### TEXT BLOCK
────────────────

You see, the dominant thing that emerged for me from all of my research was that the extraordinary nature of the achievement of landing men on the Moon was only possible because of some quite remarkable teamwork on the part of NASA. The Apollo missions were kicked off by President John F Kennedy in the early 1960s when he blithely announced to the world that the USA would “by the end of this decade land a manon the Moon and return him safely to Earth.” The only problem was, at the time that he said this, no-one had the faintest idea how to do it… Over the course of the next several years, driven by ingenuity, teamwork, a burning desire to “beat the Russians”, and the combined efforts of hundreds of thousands of people, they managed to do the impossible. But history – as it so often does – paints an overly simplified picture of how this feat was achieved.

Success always seems to come as an inevitability. But at every point in the process, failure was only moments away. In fact, failure – one could argue – was what enabled the success to happen. Without making millions of failures (including the tragic death of three astronauts in a launchpad fire on Apollo 1 in 1967 - a mere two years before Apollo 11’s successful mission) and being able to learn from them and adapt accordingly, the Apollo program would never have achieved its goal. Iterative learning was key. Prototyping, failing, learning, changing and prototyping again were the order of the day. Combine this with the remarkable ability of different departments across NASA to listen to one another and to work together towards a common goal and you have a recipe for success that is almost unparalleled and arguably largely absent in much of the modern world.

As I told Fern these tales of failure, learning, teamwork and success, she began to realise – long before I did – that the story of Apollo 11 offered a distinctive, exciting and unique lens through which to view the task we were being given by Welsh Government. In the place of landing on the Moon, substitute the seemingly impossible challenge of man-made climate change. In the place of NASA, substitute those people who work within the environment sector of Wales. All of them siloed in their own particular organisation or department, all of them striving towards a common goal, and all of them fighting to be heard amongst an increasingly loud landscape of change and fear for the future. The lessons of Apollo 11 were not just to be celebrated for the anniversary. They could offer real insight and have practical use today…

And so another element was added to our plans. The workshops now had a title, borrowed from the documentary – ‘To the Moon and Back…’ Combining our new lens with Theory U, we felt we had something of great value to share.

The documentary itself aired this summer on BBC2. 
If you didn’t catch it, it’s still available on BBC iPlayer in the UK 
And on PBS in the United States. 

Our planning began in earnest. We asked Welsh Government for two 2-day residential workshops to enable us to immerse our participants away from their normal, day-to-day lives to really try out our ‘prototype’ and learn by doing (and possibly failing). We had our source materials. Next thing we needed was a venue and a special guest or two… Over to you, Fern…  

Fern: We decided in consultation with our commissioning team to hold the event at Gregynog House in mid Wales. This venue has a vibrant history and connection with innovation, education, Welsh culture and international relations. It also has breath-taking grounds and a nearby train link. Gregynog gave us the chance of working in one venue in the heart of Wales which itself was undergoing a significant transition in terms of its own relationship to sustainability. At the time it was moving from being a part of the University of Wales to setting itself up as an independent trust. Gregynog, like so many other institutions is needing to change the way it operates and in a context of increasing unpredictability and uncertainty. The new CEO, Janet Wallwork Clarke, was really interested in looking at how we create lasting change in ourselves, our teams and our institutions. It felt like a great match.

────────────────

### RAW RECORDS
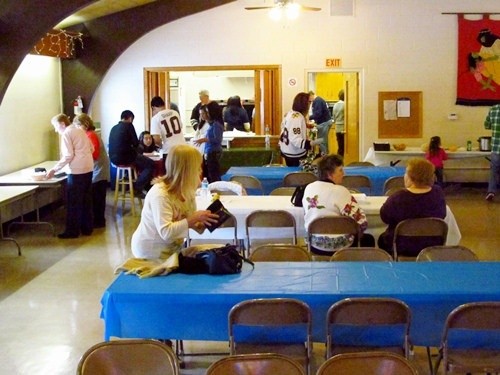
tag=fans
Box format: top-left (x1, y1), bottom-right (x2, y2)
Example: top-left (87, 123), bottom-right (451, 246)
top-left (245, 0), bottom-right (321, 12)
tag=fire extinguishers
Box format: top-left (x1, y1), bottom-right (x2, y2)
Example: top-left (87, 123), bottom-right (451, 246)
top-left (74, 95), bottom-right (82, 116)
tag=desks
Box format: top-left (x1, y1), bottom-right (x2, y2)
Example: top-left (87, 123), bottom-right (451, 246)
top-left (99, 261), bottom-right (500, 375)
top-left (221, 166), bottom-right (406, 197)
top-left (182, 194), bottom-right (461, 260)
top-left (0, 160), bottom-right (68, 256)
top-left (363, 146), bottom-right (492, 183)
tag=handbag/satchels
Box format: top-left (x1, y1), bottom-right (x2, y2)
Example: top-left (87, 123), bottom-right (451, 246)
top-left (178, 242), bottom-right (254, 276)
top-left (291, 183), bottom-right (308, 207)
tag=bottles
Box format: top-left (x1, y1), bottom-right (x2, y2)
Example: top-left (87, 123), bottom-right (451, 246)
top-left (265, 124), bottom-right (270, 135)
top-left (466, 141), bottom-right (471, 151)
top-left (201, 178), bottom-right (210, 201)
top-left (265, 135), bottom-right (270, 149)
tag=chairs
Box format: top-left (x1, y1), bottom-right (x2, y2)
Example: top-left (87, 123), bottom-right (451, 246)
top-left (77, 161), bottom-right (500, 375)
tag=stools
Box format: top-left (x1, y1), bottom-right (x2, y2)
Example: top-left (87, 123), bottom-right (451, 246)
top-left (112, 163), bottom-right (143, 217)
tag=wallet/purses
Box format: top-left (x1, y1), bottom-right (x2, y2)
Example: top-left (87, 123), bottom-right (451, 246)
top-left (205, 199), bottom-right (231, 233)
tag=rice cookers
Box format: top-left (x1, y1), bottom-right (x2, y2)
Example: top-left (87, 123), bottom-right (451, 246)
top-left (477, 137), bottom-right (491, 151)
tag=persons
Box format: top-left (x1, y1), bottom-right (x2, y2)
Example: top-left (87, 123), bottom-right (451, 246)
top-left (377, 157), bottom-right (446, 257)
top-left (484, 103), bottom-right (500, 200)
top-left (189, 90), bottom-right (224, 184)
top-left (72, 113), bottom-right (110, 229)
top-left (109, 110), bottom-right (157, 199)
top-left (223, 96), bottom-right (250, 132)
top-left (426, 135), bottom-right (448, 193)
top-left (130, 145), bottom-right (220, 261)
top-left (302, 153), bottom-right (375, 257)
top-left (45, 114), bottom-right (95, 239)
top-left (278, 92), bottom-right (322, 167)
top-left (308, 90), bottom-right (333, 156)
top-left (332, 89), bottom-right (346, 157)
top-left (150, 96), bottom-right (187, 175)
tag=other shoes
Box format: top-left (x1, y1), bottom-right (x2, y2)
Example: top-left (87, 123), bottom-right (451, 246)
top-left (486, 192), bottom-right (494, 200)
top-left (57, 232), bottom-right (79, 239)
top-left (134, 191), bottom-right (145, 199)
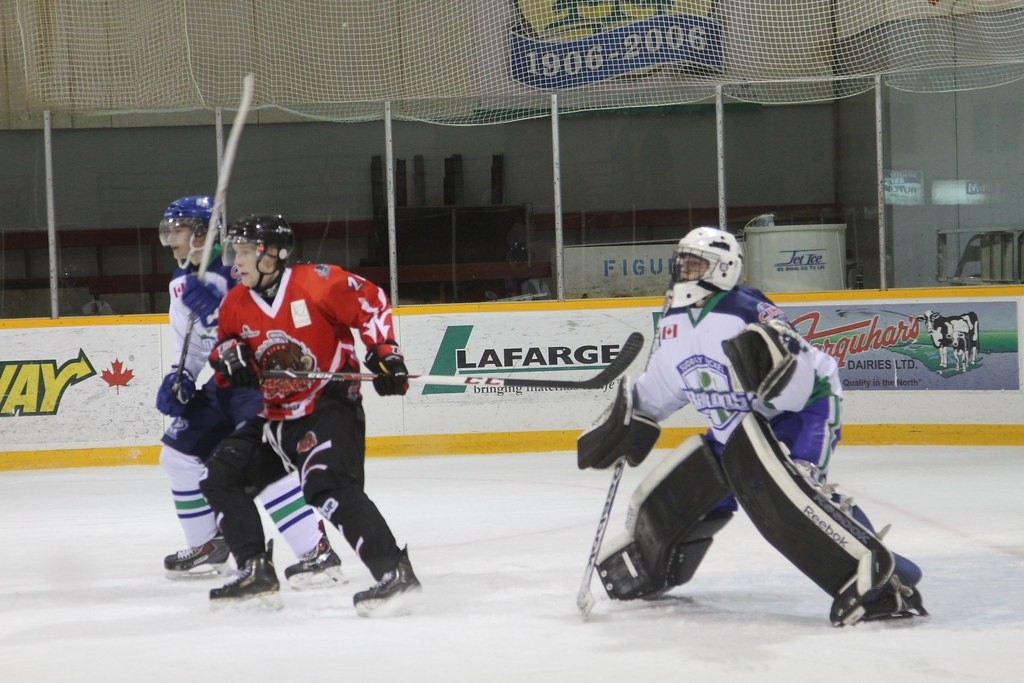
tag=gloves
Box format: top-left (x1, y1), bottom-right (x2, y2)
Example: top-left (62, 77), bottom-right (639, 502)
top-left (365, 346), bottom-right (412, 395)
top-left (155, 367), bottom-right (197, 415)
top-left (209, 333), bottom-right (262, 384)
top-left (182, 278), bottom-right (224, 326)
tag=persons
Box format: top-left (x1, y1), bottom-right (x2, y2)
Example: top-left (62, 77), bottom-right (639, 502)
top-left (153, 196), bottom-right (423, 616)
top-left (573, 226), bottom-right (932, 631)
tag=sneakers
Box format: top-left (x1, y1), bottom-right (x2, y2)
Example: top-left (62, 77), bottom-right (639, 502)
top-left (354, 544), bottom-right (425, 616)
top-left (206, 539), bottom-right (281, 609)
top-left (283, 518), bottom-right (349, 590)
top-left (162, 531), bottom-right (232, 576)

────────────────

### PROBLEM DESCRIPTION
Carry on the account of planning the 'To the Moon and Back…' workshops, picking up right after the paragraph about choosing Gregynog House.

### ANSWER FOR THE TASK
Fern grapples with Theory U...
In the month or so before delivering the event we spent time mapping how we might get to the moon and back onto the famous ‘U’ of Theory U. Meanwhile the team at Welsh Government and Natural Resources Wales were busy sending out invites. Who did they want in the room? Who might be the change-makers, innovators and collaborators who might be an active and willing part of this pilot process?

Theory U has come from the stable of MIT though it does acknowledge its debt to research and models involving transformation and change. It’s something you can spend a lifetime on or something you can explain and ‘prototype’ in a minute. At the heart of the U – and yes, it is the shape of the letter U which gives this beautiful theory its name – are three main steps. These are ‘letting go’, ‘presencing’ and ‘letting come’.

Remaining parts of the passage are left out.